Today’s job statistics are, as usual, mixed — and even a touch confusing. Last month, the headline was that the unemployment had risen to 2.56 million. This month, we’re told that it’s risen again — to 2.52 million. How can both be right? Because the point of comparison is not the previous month, but the previous quarter. Still, the fall in employment and rise in unemployment is really last month’s news, not this month’s.

employmentunemployment rate

As ever, it’s worth remembering the margin of error of all these estimates, which dwarfs the quarterly changes — so we don’t actually know whether they rose, fell or stayed the same. But there are some trends that we can identify.
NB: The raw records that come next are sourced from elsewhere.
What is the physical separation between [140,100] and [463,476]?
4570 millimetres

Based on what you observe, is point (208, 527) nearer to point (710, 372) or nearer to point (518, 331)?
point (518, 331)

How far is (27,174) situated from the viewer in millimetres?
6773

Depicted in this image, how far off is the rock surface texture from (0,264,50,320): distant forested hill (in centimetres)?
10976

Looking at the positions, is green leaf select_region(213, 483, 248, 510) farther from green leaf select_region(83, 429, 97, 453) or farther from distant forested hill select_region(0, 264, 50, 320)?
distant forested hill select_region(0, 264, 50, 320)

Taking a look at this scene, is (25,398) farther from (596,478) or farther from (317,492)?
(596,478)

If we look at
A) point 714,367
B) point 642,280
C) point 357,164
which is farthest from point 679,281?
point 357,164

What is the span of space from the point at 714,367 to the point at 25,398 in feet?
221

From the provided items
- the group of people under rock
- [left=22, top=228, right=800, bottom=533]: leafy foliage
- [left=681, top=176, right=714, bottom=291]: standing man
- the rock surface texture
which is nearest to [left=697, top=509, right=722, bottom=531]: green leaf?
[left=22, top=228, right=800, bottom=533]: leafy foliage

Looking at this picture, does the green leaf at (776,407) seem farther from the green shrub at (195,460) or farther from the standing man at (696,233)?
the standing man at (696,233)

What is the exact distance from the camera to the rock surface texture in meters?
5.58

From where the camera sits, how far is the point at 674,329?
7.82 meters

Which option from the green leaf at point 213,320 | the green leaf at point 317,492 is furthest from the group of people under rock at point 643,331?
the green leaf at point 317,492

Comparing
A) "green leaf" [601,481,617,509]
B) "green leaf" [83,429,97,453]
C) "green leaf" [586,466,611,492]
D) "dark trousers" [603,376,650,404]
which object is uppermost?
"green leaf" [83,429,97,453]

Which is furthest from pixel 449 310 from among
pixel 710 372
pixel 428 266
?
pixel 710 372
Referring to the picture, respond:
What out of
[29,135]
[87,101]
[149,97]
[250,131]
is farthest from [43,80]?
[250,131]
Earlier in the recovery, jobs growth was flattered by rising numbers of part-time and self-employed workers. That’s much less the case now: three quarters of the 434,000 rise in employment in the past year is accounted for by full-time employees.

employment breakdown

In fact, the total number of hours worked in the UK has now fully recovered from the recession to a new all-time high of 950.3 million a week. That number has risen by 2.2 per cent in the last year — though with GDP up by just 0.6 per cent in the same period, that further deepens the productivity puzzle.

hours worked

Also, for the first time, the ONS has published the number of Romanians and Bulgarians working in the UK, to help inform the debate over the lifting of transitional controls next January. It shows that there are already around 100,000 of them — up from 10,000 a decade ago and about 30,000 when they joined the EU in January 2007.